──────── Extracted material ────────

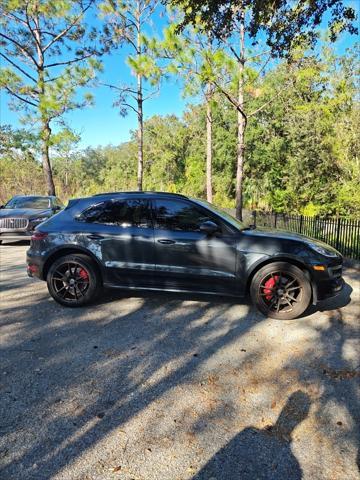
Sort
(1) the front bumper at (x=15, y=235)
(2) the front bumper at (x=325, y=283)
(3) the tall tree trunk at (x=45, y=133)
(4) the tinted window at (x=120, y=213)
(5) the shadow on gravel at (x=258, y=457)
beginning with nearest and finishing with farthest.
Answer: (5) the shadow on gravel at (x=258, y=457) < (2) the front bumper at (x=325, y=283) < (4) the tinted window at (x=120, y=213) < (1) the front bumper at (x=15, y=235) < (3) the tall tree trunk at (x=45, y=133)

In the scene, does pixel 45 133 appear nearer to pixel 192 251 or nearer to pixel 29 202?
pixel 29 202

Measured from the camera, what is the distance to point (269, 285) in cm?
424

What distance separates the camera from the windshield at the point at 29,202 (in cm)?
1115

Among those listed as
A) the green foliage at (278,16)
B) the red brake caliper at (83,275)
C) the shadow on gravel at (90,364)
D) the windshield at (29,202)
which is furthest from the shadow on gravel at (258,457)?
the windshield at (29,202)

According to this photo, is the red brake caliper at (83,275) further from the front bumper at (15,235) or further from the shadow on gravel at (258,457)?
the front bumper at (15,235)

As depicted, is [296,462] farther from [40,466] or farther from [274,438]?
[40,466]

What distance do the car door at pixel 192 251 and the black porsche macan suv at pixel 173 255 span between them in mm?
14

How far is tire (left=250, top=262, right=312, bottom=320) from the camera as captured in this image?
4.18 metres

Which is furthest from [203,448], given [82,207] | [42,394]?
[82,207]

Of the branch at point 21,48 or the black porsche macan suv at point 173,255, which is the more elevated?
the branch at point 21,48

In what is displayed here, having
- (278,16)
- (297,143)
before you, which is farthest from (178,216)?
(297,143)

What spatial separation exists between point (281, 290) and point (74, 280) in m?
2.91

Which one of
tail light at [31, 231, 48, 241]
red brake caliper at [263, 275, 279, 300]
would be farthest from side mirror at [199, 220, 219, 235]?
tail light at [31, 231, 48, 241]

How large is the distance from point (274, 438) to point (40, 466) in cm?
154
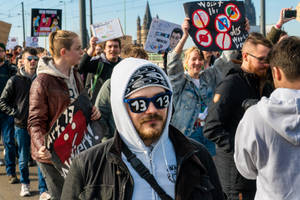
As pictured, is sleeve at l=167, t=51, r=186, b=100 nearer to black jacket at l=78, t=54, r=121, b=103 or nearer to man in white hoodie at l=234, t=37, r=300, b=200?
black jacket at l=78, t=54, r=121, b=103

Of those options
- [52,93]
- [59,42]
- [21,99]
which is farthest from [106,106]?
[21,99]

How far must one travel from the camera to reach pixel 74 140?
8.53 feet

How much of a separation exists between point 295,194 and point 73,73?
2202 millimetres

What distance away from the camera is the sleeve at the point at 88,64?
201 inches

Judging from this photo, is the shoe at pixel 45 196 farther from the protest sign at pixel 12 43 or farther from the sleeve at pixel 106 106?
the protest sign at pixel 12 43

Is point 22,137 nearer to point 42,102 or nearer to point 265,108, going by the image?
point 42,102

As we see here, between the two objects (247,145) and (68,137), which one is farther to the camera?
(68,137)

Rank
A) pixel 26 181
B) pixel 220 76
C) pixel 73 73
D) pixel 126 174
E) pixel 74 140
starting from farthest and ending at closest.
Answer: pixel 26 181
pixel 220 76
pixel 73 73
pixel 74 140
pixel 126 174

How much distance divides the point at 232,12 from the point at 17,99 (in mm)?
3201

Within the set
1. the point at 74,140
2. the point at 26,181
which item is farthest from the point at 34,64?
the point at 74,140

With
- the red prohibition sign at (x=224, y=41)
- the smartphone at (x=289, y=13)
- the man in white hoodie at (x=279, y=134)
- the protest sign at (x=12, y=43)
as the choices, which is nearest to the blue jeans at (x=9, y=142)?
the red prohibition sign at (x=224, y=41)

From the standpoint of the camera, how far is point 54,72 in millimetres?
3199

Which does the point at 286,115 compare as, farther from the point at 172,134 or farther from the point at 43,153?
the point at 43,153

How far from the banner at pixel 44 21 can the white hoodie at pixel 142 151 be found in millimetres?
9325
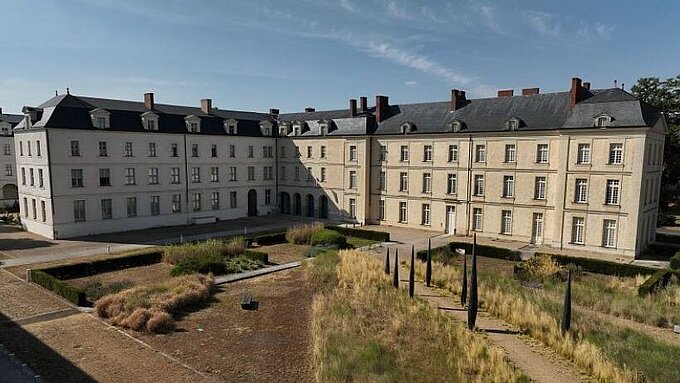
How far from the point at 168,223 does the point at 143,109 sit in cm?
964

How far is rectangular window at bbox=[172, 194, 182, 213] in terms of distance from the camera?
36875mm

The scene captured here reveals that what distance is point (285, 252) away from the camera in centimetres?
2811

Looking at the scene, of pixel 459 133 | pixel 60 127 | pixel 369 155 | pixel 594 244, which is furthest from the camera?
pixel 369 155

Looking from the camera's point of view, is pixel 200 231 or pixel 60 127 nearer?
pixel 60 127

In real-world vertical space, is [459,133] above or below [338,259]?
above

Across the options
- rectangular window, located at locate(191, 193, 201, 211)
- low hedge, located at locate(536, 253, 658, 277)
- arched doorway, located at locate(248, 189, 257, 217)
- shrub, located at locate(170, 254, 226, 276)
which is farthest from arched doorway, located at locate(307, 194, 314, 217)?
low hedge, located at locate(536, 253, 658, 277)

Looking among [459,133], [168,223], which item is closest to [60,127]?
[168,223]

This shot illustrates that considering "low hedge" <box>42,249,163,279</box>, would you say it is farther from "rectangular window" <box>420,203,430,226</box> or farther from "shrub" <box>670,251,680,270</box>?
"shrub" <box>670,251,680,270</box>

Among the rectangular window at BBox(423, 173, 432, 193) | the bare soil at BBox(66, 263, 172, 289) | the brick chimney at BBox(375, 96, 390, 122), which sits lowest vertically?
the bare soil at BBox(66, 263, 172, 289)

────────

Problem to work on — Exclude every picture and copy the remaining data exactly.

Answer —
Sort
(1) the front bumper at (x=15, y=235)
(2) the front bumper at (x=325, y=283)
(3) the tall tree trunk at (x=45, y=133)
(4) the tinted window at (x=120, y=213)
(5) the shadow on gravel at (x=258, y=457)
beginning with nearest and finishing with farthest.
Answer: (5) the shadow on gravel at (x=258, y=457) < (2) the front bumper at (x=325, y=283) < (4) the tinted window at (x=120, y=213) < (1) the front bumper at (x=15, y=235) < (3) the tall tree trunk at (x=45, y=133)

In the scene, does pixel 45 133 appear nearer to pixel 192 251 or nearer to pixel 29 202?
pixel 29 202

Measured from the camera, what is the distance to point (269, 285) in cm?
424

What distance separates the camera from the windshield at the point at 29,202 (in cm)?
1115

Among those listed as
A) the green foliage at (278,16)
B) the red brake caliper at (83,275)
C) the shadow on gravel at (90,364)
D) the windshield at (29,202)
which is furthest from the shadow on gravel at (258,457)?
the windshield at (29,202)

According to this photo, is the red brake caliper at (83,275) further from the front bumper at (15,235) or further from the shadow on gravel at (258,457)?
the front bumper at (15,235)

As depicted, is [296,462] farther from [40,466] or farther from [274,438]?
[40,466]

What distance do the car door at pixel 192 251 and the black porsche macan suv at pixel 173 255 span between them in mm?
14

How far is tire (left=250, top=262, right=312, bottom=320) from the camera as captured in this image?
4.18 metres

Which is furthest from [203,448], given [82,207] | [42,394]?
[82,207]

Of the branch at point 21,48 or the black porsche macan suv at point 173,255, which is the more elevated?
the branch at point 21,48

In what is displayed here, having
- (278,16)
- (297,143)
before you, which is farthest from (178,216)?
(297,143)

What spatial separation exists between point (281, 290) and point (74, 280) in m?
2.91

Which one of
tail light at [31, 231, 48, 241]
red brake caliper at [263, 275, 279, 300]
would be farthest from side mirror at [199, 220, 219, 235]?
tail light at [31, 231, 48, 241]

How large is the distance from point (274, 438) to point (40, 466) in cm?
154
As pictured, is sleeve at l=167, t=51, r=186, b=100 nearer to black jacket at l=78, t=54, r=121, b=103 or nearer to man in white hoodie at l=234, t=37, r=300, b=200?
black jacket at l=78, t=54, r=121, b=103

Of those options
- [52,93]
- [59,42]
- [21,99]
which is farthest from [106,106]?
[21,99]

How far must one travel from the camera to reach pixel 74 140?
8.53 feet

How much of a separation exists between point 295,194 and point 73,73?
2202 millimetres

What distance away from the camera is the sleeve at the point at 88,64?
201 inches

Judging from this photo, is the shoe at pixel 45 196 farther from the protest sign at pixel 12 43 or farther from the sleeve at pixel 106 106?
the protest sign at pixel 12 43

Is point 22,137 nearer to point 42,102 or nearer to point 265,108, going by the image?
point 42,102

As we see here, between the two objects (247,145) and (68,137), which one is farther to the camera?
(68,137)

Rank
A) pixel 26 181
B) pixel 220 76
C) pixel 73 73
D) pixel 126 174
E) pixel 74 140
starting from farthest and ending at closest.
Answer: pixel 26 181
pixel 220 76
pixel 73 73
pixel 74 140
pixel 126 174

How much distance divides the point at 232,12 from the point at 17,99 (in mm)?
3201

Within the set
1. the point at 74,140
2. the point at 26,181
which item is farthest from the point at 34,64?
the point at 74,140

With
- the red prohibition sign at (x=224, y=41)
- the smartphone at (x=289, y=13)
- the man in white hoodie at (x=279, y=134)
- the protest sign at (x=12, y=43)
as the choices, which is nearest to the blue jeans at (x=9, y=142)?
the red prohibition sign at (x=224, y=41)

From the standpoint of the camera, how far is point 54,72 in millimetres?
3199

Which does the point at 286,115 compare as, farther from the point at 172,134 or farther from the point at 43,153?
the point at 43,153

How far from the banner at pixel 44 21 can the white hoodie at pixel 142 151 be found in millimetres?
9325
How far from the point at 168,223 does the point at 143,109 sit in cm?
964

How far is rectangular window at bbox=[172, 194, 182, 213] in terms of distance from the camera?
36875mm

The scene captured here reveals that what distance is point (285, 252) away from the camera in centimetres?
2811

Looking at the scene, of pixel 459 133 | pixel 60 127 | pixel 369 155 | pixel 594 244, which is furthest from the camera?
pixel 369 155

Looking from the camera's point of view, is pixel 200 231 or pixel 60 127 nearer?
pixel 60 127

In real-world vertical space, is [459,133] above or below [338,259]?
above

Across the options
- rectangular window, located at locate(191, 193, 201, 211)
- low hedge, located at locate(536, 253, 658, 277)
- arched doorway, located at locate(248, 189, 257, 217)
- shrub, located at locate(170, 254, 226, 276)
which is farthest from arched doorway, located at locate(307, 194, 314, 217)?
low hedge, located at locate(536, 253, 658, 277)

Looking among [459,133], [168,223], which item is closest to [60,127]?
[168,223]

This shot illustrates that considering "low hedge" <box>42,249,163,279</box>, would you say it is farther from "rectangular window" <box>420,203,430,226</box> or farther from "shrub" <box>670,251,680,270</box>?
"shrub" <box>670,251,680,270</box>

Among the rectangular window at BBox(423, 173, 432, 193) | the bare soil at BBox(66, 263, 172, 289) | the brick chimney at BBox(375, 96, 390, 122), which sits lowest vertically?
the bare soil at BBox(66, 263, 172, 289)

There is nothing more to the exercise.